* begin *

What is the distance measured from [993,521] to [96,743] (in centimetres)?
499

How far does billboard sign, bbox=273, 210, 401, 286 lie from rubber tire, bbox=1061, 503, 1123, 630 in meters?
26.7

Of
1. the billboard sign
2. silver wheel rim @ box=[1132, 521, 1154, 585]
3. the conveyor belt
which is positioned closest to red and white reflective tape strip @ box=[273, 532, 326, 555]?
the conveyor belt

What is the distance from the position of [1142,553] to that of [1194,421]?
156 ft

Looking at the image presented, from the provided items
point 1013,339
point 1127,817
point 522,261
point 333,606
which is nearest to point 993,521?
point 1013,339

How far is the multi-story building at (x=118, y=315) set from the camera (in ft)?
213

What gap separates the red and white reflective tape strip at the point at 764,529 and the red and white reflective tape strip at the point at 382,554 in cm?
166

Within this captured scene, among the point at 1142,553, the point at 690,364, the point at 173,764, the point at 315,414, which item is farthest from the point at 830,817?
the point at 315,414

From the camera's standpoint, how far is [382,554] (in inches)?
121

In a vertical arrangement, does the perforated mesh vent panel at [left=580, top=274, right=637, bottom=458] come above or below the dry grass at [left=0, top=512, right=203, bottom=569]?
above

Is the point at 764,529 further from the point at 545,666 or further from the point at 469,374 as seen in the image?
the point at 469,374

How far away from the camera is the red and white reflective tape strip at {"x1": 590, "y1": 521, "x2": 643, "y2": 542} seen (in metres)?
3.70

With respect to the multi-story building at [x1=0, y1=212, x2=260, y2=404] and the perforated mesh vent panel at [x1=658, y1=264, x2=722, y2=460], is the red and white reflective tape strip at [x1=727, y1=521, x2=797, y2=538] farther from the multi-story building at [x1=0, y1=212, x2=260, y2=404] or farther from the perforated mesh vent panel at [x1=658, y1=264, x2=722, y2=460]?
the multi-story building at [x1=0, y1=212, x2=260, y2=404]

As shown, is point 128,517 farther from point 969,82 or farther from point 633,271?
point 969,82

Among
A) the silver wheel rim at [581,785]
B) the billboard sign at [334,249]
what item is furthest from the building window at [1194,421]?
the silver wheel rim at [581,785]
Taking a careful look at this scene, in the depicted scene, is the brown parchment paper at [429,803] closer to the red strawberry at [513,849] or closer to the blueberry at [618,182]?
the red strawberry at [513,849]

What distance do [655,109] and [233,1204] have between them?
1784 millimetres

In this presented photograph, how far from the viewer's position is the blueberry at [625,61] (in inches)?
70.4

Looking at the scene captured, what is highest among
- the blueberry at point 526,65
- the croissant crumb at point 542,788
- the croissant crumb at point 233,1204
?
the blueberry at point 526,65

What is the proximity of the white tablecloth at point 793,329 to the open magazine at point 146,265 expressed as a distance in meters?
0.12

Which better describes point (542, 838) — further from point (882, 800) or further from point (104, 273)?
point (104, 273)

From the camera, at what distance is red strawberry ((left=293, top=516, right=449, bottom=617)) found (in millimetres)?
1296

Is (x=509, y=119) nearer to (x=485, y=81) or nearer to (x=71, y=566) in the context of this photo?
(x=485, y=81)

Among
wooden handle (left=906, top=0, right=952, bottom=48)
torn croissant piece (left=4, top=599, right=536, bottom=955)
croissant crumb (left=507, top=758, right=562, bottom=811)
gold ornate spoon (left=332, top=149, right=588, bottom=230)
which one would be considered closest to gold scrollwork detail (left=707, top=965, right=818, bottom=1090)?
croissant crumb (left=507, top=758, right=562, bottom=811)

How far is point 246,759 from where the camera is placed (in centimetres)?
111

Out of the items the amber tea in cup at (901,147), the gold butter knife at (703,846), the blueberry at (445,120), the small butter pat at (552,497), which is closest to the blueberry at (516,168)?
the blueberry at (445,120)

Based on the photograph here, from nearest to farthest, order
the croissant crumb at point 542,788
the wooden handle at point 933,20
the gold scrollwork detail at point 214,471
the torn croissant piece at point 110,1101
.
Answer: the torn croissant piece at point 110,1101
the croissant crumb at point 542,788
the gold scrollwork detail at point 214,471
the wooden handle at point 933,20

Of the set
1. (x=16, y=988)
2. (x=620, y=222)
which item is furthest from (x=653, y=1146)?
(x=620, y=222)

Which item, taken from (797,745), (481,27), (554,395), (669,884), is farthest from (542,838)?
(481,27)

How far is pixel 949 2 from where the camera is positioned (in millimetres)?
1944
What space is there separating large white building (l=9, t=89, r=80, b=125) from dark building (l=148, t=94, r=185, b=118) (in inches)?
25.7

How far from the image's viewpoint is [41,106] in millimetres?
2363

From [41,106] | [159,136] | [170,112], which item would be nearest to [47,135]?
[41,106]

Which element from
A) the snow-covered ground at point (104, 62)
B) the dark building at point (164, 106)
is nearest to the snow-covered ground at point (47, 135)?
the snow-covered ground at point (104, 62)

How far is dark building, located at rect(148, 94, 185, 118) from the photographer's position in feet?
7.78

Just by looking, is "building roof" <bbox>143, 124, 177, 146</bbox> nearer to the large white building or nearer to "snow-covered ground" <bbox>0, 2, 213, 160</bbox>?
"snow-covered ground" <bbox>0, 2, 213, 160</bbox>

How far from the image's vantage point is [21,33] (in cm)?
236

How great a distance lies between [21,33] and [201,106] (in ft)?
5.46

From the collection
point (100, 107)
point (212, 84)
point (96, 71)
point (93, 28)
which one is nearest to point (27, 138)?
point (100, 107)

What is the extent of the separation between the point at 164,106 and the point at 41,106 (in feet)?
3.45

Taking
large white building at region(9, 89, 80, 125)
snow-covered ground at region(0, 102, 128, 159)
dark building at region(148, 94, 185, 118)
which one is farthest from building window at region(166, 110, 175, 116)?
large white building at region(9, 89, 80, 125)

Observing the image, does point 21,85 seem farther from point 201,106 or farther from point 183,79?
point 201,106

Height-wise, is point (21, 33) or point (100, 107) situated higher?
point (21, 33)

* end *

DESCRIPTION OF THE TASK
Repeat the lines verbatim, starting with the line containing "Which element from" and continuing through the end of the records.

SOLVED EXERCISE
Which element from
A) the snow-covered ground at point (104, 62)
B) the dark building at point (164, 106)
is nearest to the snow-covered ground at point (47, 135)?
the snow-covered ground at point (104, 62)

How far is dark building, located at rect(148, 94, 185, 118) from the photographer's position in feet?
7.78

Just by looking, is "building roof" <bbox>143, 124, 177, 146</bbox> nearer to the large white building or nearer to "snow-covered ground" <bbox>0, 2, 213, 160</bbox>?
"snow-covered ground" <bbox>0, 2, 213, 160</bbox>

How far from the image's vantage point is [21,33] (in cm)?
236

How great a distance lies between [21,33] and [201,106] (in ft)?
5.46

From the collection
point (100, 107)
point (212, 84)
point (96, 71)
point (93, 28)
which one is nearest to point (27, 138)?
point (100, 107)

What is the extent of the separation between the point at 164,106 and the point at 41,106 (in feet)?
3.45

Taking
large white building at region(9, 89, 80, 125)
snow-covered ground at region(0, 102, 128, 159)
dark building at region(148, 94, 185, 118)
which one is farthest from building window at region(166, 110, 175, 116)?
large white building at region(9, 89, 80, 125)

Observing the image, does point 21,85 seem farther from point 201,106 or farther from point 183,79?
point 201,106

Height-wise, is point (21, 33) or point (100, 107) situated higher?
point (21, 33)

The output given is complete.